Spatial relationship data:
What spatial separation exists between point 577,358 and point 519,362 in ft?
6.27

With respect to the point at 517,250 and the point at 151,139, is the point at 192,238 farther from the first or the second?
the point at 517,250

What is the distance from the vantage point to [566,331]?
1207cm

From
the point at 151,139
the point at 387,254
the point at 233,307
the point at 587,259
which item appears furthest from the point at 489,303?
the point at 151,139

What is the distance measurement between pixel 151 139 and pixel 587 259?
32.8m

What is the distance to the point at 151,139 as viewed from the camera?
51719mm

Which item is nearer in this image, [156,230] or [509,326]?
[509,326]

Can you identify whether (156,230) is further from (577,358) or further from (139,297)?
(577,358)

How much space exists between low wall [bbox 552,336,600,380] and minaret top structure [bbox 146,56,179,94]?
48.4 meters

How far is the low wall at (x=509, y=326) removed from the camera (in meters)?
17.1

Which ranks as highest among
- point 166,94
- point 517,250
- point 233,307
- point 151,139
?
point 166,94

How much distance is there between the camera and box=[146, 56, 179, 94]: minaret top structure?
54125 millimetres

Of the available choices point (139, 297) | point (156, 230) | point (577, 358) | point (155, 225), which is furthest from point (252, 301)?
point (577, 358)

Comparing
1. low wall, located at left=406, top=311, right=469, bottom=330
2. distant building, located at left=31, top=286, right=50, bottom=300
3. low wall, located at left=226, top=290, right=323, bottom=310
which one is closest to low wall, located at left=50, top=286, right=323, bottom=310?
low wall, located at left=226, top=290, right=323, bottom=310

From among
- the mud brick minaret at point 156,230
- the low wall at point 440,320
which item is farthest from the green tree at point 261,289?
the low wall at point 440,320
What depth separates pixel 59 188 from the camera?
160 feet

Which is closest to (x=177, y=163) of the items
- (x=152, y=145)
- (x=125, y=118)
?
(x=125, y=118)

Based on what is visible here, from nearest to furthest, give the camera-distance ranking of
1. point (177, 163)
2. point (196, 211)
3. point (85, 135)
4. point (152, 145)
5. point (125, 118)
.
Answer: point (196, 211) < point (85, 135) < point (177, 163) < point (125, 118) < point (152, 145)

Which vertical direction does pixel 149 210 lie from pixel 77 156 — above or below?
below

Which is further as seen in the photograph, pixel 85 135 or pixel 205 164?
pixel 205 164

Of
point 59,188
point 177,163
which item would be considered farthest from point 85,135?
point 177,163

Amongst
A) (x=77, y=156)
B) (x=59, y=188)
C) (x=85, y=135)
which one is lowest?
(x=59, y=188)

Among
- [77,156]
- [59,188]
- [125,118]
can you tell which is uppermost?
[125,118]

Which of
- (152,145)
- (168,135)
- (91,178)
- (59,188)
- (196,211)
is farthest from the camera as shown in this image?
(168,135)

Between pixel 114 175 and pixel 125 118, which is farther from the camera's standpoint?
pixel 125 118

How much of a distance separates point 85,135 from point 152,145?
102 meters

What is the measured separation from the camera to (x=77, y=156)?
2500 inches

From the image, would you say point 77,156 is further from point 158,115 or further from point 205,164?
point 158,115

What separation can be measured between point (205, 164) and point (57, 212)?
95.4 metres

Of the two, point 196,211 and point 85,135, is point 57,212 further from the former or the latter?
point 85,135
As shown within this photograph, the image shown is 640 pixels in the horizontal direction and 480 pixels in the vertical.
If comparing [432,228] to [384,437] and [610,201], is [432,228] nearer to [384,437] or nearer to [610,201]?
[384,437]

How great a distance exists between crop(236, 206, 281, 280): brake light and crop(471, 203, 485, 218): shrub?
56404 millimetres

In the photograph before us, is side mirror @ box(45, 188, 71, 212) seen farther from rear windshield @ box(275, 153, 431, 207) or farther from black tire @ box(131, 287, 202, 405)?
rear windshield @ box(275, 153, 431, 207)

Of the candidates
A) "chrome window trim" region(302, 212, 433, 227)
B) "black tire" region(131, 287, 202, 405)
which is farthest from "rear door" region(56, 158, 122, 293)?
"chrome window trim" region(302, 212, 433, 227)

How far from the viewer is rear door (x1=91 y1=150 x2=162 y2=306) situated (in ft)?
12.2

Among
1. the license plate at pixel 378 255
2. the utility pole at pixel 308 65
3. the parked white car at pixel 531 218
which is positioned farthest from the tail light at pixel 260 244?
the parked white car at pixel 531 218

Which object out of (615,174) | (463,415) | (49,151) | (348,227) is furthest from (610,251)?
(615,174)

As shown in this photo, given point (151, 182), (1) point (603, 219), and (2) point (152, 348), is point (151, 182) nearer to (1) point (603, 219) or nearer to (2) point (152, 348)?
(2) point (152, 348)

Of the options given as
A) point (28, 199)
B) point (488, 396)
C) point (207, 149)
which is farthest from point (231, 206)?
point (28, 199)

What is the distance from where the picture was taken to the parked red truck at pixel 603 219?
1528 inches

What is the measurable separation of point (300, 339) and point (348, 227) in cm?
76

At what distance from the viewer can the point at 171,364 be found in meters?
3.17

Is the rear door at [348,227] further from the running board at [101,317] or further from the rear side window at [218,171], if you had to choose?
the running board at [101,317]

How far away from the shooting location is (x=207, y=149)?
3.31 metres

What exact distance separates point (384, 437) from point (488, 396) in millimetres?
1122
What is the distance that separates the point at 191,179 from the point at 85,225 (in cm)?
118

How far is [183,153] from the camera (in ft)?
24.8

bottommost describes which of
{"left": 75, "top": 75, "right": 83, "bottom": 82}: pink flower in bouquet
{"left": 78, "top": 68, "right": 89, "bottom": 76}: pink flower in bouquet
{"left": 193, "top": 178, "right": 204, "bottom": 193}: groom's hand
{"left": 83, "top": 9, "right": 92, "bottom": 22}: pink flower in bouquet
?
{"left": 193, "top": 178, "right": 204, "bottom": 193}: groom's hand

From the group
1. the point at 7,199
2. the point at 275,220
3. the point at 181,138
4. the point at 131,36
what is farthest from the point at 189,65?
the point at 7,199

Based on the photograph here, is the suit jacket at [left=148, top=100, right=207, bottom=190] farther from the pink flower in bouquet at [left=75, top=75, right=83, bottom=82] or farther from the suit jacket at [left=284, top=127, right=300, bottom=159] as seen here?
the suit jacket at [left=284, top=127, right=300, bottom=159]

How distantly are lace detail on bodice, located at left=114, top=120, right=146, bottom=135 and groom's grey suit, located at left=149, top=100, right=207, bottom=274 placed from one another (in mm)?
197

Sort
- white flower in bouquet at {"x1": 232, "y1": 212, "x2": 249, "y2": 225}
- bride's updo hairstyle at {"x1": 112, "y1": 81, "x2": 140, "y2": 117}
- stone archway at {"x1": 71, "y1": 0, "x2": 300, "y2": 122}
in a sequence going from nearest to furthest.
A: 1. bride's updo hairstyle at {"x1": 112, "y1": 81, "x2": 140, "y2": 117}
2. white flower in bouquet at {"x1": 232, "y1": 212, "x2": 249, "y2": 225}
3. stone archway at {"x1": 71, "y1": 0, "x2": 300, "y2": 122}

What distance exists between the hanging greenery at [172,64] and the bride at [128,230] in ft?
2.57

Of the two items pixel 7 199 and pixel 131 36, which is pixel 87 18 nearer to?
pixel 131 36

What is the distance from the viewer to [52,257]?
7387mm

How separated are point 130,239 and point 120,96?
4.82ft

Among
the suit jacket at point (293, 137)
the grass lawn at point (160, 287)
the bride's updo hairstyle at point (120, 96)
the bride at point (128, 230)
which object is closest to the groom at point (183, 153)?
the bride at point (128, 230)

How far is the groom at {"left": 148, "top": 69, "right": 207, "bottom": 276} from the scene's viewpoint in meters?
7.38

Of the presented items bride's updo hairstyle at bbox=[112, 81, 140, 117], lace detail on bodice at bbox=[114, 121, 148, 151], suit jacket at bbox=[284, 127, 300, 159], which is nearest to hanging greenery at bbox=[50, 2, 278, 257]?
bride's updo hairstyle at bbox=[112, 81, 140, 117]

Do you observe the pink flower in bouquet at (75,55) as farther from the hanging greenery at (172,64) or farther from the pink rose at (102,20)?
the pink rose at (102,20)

- _WRITTEN REQUEST_
Would you quote, word for word, the part of the data that opens with the line containing "Of the presented" and runs through the end of the data?

- _RESULT OF THIS EXERCISE_
Of the presented items bride's updo hairstyle at bbox=[112, 81, 140, 117], lace detail on bodice at bbox=[114, 121, 148, 151], suit jacket at bbox=[284, 127, 300, 159], which is nearest to hanging greenery at bbox=[50, 2, 278, 257]?
bride's updo hairstyle at bbox=[112, 81, 140, 117]

Do you observe the pink flower in bouquet at (75,55) as farther from the hanging greenery at (172,64) or farther from the pink rose at (102,20)?
the pink rose at (102,20)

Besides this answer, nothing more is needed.